Start-up

Le héraut de l’économie collaborative encourt de lourdes sanctions... Le parquet a requis vendredi 300 000 euros d'amende contre Heetch et une interdiction de diriger toute entreprise pendant deux ans contre les deux fondateurs de l'application de transports entre particuliers destinée aux jeunes noctambules.

Le jugement sera rendu le 2 mars 2017 à 13h30. «L'économie du partage a de beaux jours devant elles, ce genre de dirigeants ne doivent pas la porter», a affirmé la magistrate à l'adresse de Teddy Pellerin et Mathieu Jacob, contre qui elle a aussi requis 10 000 euros d'amende chacun.

Mathieu Jacob a assuré à la barre qu'il avait toujours été «convaincu de la légalité» des activités de sa société, et expliqué qu'il n'avait jamais voulu «dénigrer les taxis», dont près de 1 500 se sont portés partie civile. Mais pour la procureure, la «start-up créatrice de mobilité nocturne» et ses dirigeants sont coupables de complicité d'exercice illégal de la profession de taxi, de pratique commerciale trompeuse et d'organisation illégale d'un système de mise en relation de clients avec des chauffeurs non-professionnels.

 

«Ne pas tuer la liberté d'entreprendre»

 

La procureure, qui dans son réquisitoire a lourdement insisté sur l'intense campagne de communication déployée par Heetch avant son procès, réclame aussi la publication d'extraits du jugement dans la presse. Pendant les deux jours d'audience, Teddy Pellerin a tenté de démontrer la bonne foi de la société, qui agit «en plein tâtonnement» en matière de législation sur l'économie collaborative.

«Le fait qu'une législation vous déplaise ne constitue pas un vide juridique», a répondu la magistrate.
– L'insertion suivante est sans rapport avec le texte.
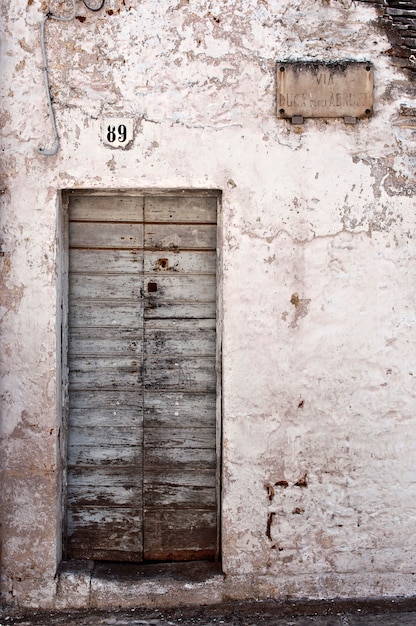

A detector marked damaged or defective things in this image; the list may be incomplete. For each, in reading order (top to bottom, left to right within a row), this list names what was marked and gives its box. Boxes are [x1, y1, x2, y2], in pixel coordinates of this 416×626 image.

flaking paint on door [66, 191, 218, 560]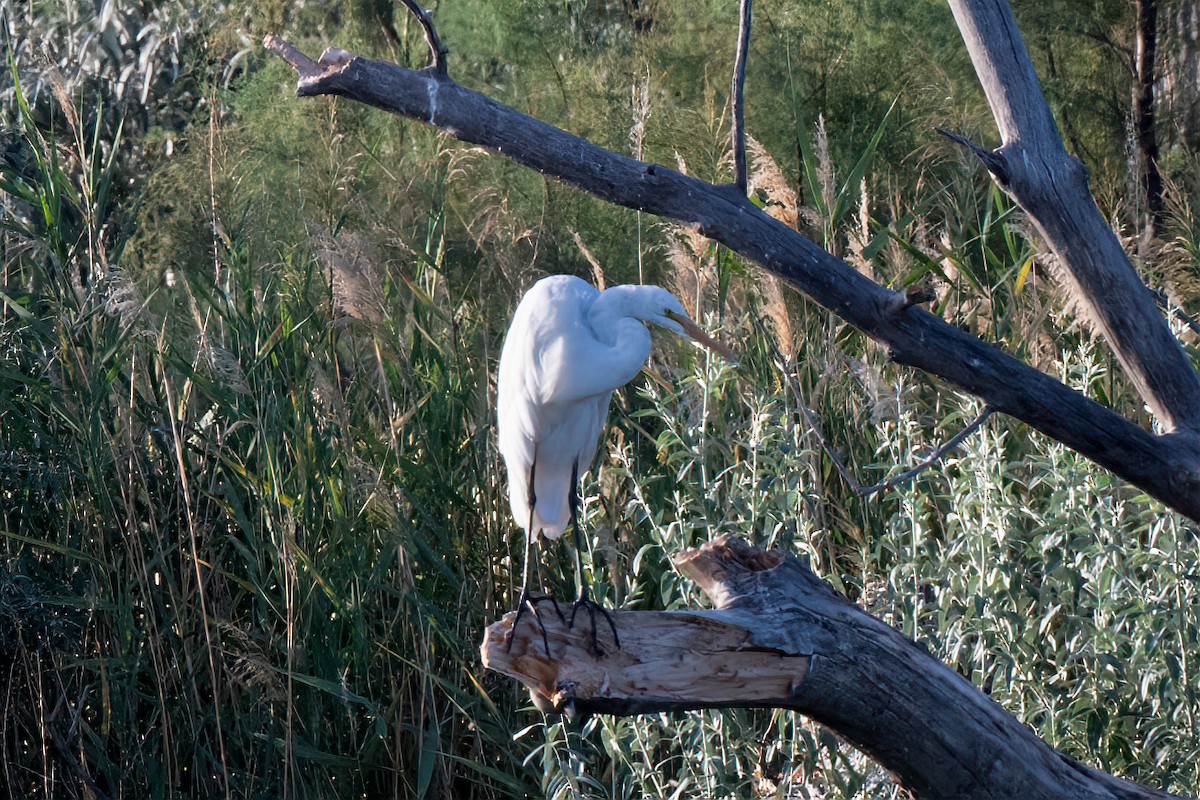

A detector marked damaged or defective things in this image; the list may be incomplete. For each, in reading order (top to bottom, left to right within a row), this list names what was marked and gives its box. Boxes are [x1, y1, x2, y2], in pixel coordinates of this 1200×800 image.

splintered wood [477, 609, 806, 714]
Pour elle, Heetch n'entre pas dans la définition légale du covoiturage, et ne peut se dispenser des contraintes réglementaires sur le transport rémunéré de particuliers. La défense a pour sa part plaidé la relaxe, demandant au tribunal de ne pas «tuer la liberté d'entreprendre»

La procureure a reproché aux deux jeunes dirigeants, tout juste trentenaires, leur «décontraction» face par exemple aux nombreuses garde à vue subies par des chauffeurs de Heetch, ou par rapport aux amendes payées par certains d'entre eux. Elle a aussi estimé que Teddy Pellerin, pour plaider sa cause, avait surtout «apporté des éléments de langage» déjà répété «dix fois» aux médias.

Les deux fondateurs ont tenté de corriger l'impression à la fin de l'audience. «Nous n'avons jamais pris à la légère les décisions de justice», a déclaré Mathieu Jacob, disant sa conviction de contribuer à la «mixité sociale» parce que Heetch organise beaucoup de transports entre la banlieue et le centre de Paris.

 

Ne pas faire un «copié-collé» du procès Uber Pop

 

Heetch, application nocturne tournant de 20h à 6h du matin, souligne que les revenus de ses conducteurs sont plafonnés à 6 000 euros par an, somme permettant seulement le «partage des frais» du véhicule.

Uber Pop, adossé au géant international des VTC Uber, a été lourdement condamné l'été dernier pour des chefs de prévention identiques. Un avocat de Heetch a demandé au tribunal de ne pas faire un «copié-collé» de cette décision.

Les avocats des taxis, VTC et organisations professionnelles parties civiles ont eux étrillé Heetch, une «machine à fric» soutenue par de puissants investisseurs et déployant une «communication cynique». «Il ne faut pas que ce qui vous est présenté comme l'économie du partage devienne l'économie du pillage ou du ravage», a dit l'un d'eux.

Fondée en 2013, Heetch annonce 30 000 conducteurs occasionnels. La société est passée de 8 à 51 emplois depuis sa création. Elle a réalisé en 2015 un chiffre d'affaires de quelque 2 millions d'euros mais reste légèrement déficitaire.